|MAHO'DAN|
Gamsız bir piç kurusu gibi görünebilirdim. Aslında öyle de sayılırdım ama konu sevdiğim on on beş kişi oldu mu bu durum hiç de öyle seyretmiyordu ne yazık ki.
Dayımla aramdaki buzlar erimiş sanmıştım o gece ama kolları beni sarsa bile sonraki üç gün göz göze bile gelmemişti doğru dürüst benimle.

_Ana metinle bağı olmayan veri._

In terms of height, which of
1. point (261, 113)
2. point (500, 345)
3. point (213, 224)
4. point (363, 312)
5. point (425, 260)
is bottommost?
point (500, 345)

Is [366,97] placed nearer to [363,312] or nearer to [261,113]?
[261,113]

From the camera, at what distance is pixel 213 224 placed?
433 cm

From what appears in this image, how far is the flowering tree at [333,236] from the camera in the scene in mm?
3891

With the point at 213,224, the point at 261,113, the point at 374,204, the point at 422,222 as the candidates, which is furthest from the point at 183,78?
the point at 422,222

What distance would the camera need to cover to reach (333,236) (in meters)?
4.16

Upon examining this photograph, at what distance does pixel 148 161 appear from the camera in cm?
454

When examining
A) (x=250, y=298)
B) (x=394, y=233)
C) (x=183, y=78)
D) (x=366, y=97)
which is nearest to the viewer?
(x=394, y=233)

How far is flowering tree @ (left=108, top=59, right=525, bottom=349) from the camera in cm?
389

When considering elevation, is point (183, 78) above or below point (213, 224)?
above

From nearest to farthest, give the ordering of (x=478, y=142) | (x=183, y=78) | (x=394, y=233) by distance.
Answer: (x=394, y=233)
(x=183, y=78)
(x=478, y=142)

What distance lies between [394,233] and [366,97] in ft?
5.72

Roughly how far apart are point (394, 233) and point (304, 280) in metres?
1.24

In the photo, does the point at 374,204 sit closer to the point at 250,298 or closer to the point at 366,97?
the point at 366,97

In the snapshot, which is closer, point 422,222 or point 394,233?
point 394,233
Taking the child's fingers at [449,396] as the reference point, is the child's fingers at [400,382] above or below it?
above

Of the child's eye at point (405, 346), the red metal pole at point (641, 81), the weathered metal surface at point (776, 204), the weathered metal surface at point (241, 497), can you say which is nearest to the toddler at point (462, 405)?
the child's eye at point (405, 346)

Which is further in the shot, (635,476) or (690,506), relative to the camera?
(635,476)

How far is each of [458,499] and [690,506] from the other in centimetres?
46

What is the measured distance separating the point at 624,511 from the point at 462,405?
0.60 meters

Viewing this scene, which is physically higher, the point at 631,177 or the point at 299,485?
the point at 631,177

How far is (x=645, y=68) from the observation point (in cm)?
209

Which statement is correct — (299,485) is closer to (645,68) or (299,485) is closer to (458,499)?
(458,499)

Hatasız olduğumu söyleyemezdim ama tek hatalı da ben değildim lan!
Değil mi?..
Telefonum bile halimi yansıtır şekilde 'Batsın bu dünya' diye çalmaya başladığı zaman ofladım ve kaldırıma dayalı götümü biraz kaldırıp telefonu cebimden çıkardım. Arayanın Elena olduğunu görünce hemen yanıtladım.
"Temel, annem bana araba aldı. Birazdan geleceğim mahalleye. İstersen benim arabamla gideriz köye. Yani istersen."

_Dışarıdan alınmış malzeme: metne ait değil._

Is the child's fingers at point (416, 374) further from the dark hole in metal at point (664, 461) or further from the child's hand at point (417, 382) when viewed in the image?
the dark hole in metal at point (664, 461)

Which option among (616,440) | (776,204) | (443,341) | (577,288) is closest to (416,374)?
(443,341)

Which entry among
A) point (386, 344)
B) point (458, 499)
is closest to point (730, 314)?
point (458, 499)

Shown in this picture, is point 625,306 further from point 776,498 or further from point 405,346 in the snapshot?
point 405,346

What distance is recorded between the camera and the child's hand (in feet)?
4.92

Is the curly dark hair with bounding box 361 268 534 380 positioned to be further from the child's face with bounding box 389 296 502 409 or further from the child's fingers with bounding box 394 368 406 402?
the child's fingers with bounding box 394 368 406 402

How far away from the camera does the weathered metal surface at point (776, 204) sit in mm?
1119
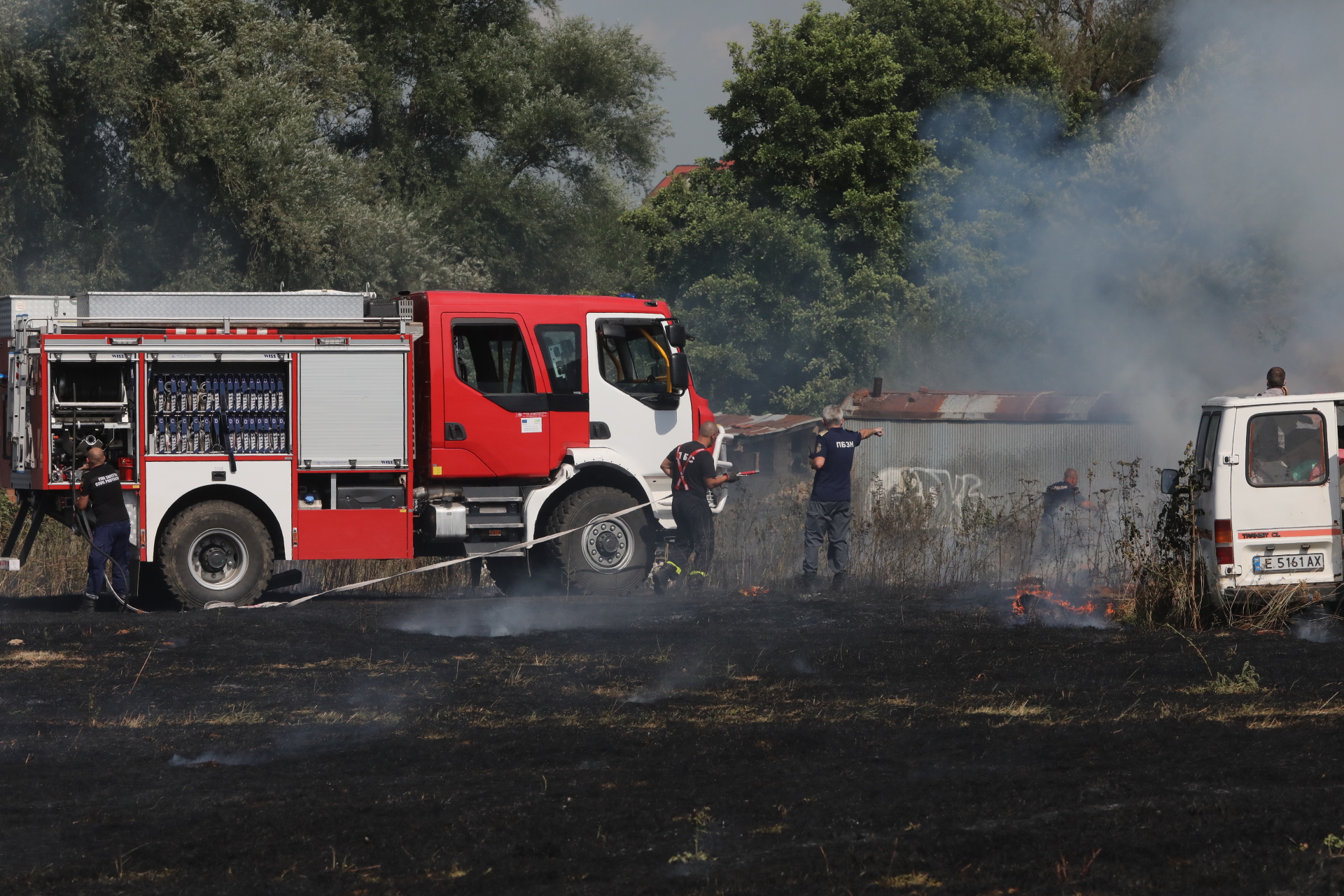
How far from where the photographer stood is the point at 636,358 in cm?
1451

Ah benim hüzünlü Elenam! Kaç gündür neşeli neşeli cıvıldasam da iyi olmadığımı anlayan tek insan oydu. Şu anda bile vücudumu ele geçiren ince ağrı ve titreme bu bedbaht ruh halimin tezahürü gibiydi. Yine de güldüm ve kaç gündür beni dahil etmeden köye gitme planları kuran dayım ve iki arkadaşımı düşündüm.

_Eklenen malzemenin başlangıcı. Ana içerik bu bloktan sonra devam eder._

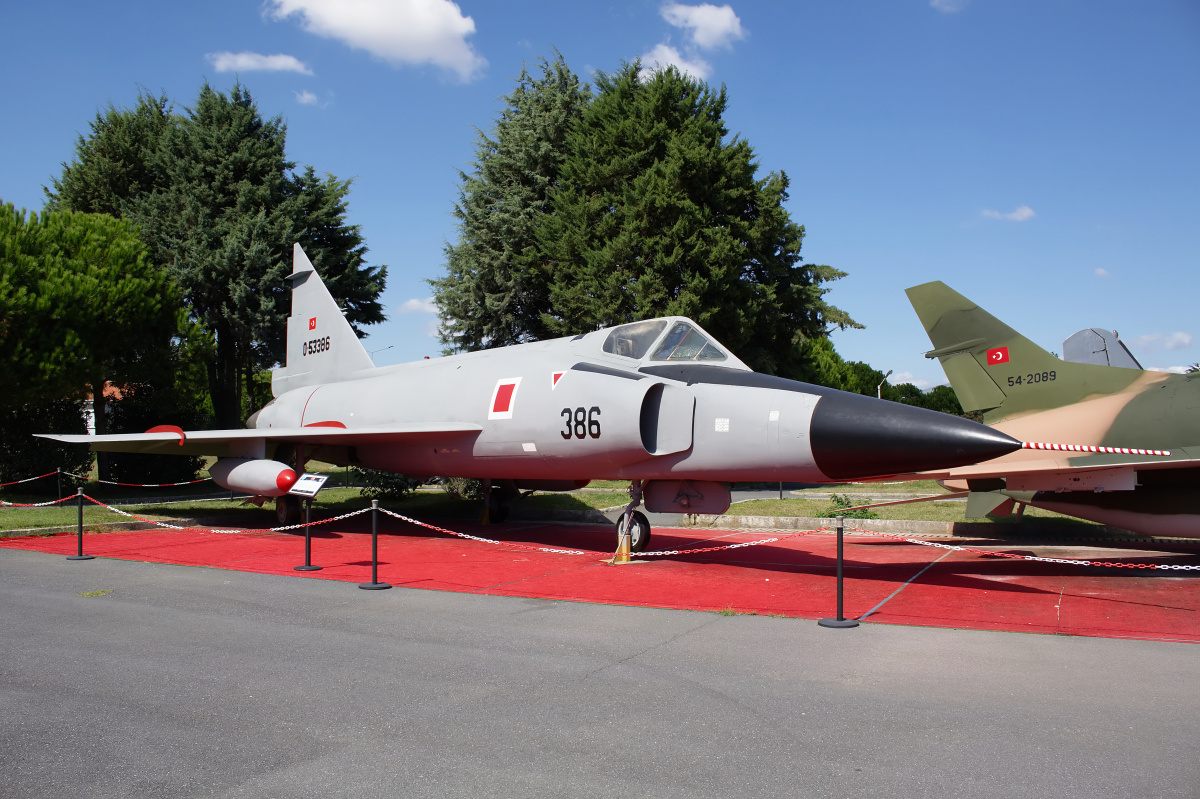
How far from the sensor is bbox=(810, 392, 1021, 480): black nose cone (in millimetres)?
6828

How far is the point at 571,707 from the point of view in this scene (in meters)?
4.08

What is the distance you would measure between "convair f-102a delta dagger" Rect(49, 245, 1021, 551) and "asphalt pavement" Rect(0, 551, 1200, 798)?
1961mm

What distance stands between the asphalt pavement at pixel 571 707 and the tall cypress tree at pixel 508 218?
20.8 meters

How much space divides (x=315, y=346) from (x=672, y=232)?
→ 11.5 metres

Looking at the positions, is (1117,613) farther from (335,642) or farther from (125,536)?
(125,536)

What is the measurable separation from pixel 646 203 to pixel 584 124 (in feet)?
15.8

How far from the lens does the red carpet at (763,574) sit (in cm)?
Result: 656

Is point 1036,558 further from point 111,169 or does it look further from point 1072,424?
point 111,169

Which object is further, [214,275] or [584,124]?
[584,124]

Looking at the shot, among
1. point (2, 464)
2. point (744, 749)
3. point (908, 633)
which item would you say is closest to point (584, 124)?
point (2, 464)

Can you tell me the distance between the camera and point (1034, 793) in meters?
Result: 3.04

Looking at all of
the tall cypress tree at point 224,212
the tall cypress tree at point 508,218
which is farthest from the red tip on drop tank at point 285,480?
the tall cypress tree at point 508,218

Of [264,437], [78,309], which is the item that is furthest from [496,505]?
[78,309]

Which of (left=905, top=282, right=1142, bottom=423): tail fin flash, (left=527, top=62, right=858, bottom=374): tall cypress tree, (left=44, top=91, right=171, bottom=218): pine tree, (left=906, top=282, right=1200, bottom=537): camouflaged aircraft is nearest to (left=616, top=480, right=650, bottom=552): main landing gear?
(left=906, top=282, right=1200, bottom=537): camouflaged aircraft
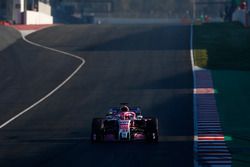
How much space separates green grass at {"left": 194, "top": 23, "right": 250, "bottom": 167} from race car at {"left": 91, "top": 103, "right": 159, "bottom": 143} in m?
2.65

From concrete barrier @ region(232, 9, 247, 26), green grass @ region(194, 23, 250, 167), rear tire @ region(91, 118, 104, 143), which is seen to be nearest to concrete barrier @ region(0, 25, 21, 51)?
green grass @ region(194, 23, 250, 167)

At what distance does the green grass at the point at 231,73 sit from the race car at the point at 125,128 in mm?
2647

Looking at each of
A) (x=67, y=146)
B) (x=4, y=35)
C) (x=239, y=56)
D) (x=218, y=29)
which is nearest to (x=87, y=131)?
(x=67, y=146)

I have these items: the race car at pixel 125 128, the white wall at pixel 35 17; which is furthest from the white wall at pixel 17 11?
the race car at pixel 125 128

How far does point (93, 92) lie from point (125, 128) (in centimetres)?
1595

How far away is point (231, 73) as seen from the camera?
47375 millimetres

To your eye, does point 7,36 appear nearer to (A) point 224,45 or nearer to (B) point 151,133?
(A) point 224,45

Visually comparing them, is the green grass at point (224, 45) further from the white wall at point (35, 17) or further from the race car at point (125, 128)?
the race car at point (125, 128)

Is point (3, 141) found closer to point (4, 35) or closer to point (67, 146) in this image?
point (67, 146)

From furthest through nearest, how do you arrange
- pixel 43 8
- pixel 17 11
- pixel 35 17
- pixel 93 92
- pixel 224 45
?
1. pixel 43 8
2. pixel 35 17
3. pixel 17 11
4. pixel 224 45
5. pixel 93 92

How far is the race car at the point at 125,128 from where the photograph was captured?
25.3 meters

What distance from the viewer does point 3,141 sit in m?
26.5

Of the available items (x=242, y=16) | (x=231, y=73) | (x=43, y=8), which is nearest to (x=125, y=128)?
(x=231, y=73)

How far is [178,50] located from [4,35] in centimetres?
1474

Annem bile sadece dayım için yolluk hazırlamış ve köye sadece o geliyor diye haber vermişti. Tek hatamda bu kadar ötekileştirilmek zoruma gitmişti. Günahtım ben. Bana acıyın sizde olur mu? Çünkü benim gamzelerim de var.
"Temel cevap versene. Neden konuşmuyorsun?"
Hattın ucundaki Elena'yı unuttuğumu fark edip oturuşumu düzelttim.
"Olur Safinaz seninle gidelim. Bizimkiler de on dakikaya yola çıkar herhalde."
"Bende on dakikaya oradayım o halde. Seni çok seviyorum canım canım canım arkadaşım, lütfen üzülme tamam mı?"
Kalbim çıt gözyaşım pıttı be Elen. Üzülmem mi hiç?
....
On dakikayı annemin soru dolu gözleri altında çantama bir şeyler tıkıştırarak geçirdim ve çok halsiz olduğumu hissettiğim için elimi alnıma koydum. Sanırım ateşim vardı ama belki de benim kuruntumdu. Her zaman ateşli bir beyefendiydim haddizatında
Annem dayımın aşağı inmesine yardım ederken ses çıkarmadım. Duru'nun okulu başlıyor diye o gelmeyecekti köye. Büyük ihtimal benim de gitmeyeceğimi sanmıştı ama bunu kendim için olmasa bile Elena için yapacaktım. Kız biz üniversitedeyken beni aylarca annesinin boş olan evinde misafir etmişti ben yurttan kovulunca. Her derdime ortak olmuş ve her zor anımda yanımda olmuştu. Şimdi sıra bendeydi. Onu mutlu etmeliydim.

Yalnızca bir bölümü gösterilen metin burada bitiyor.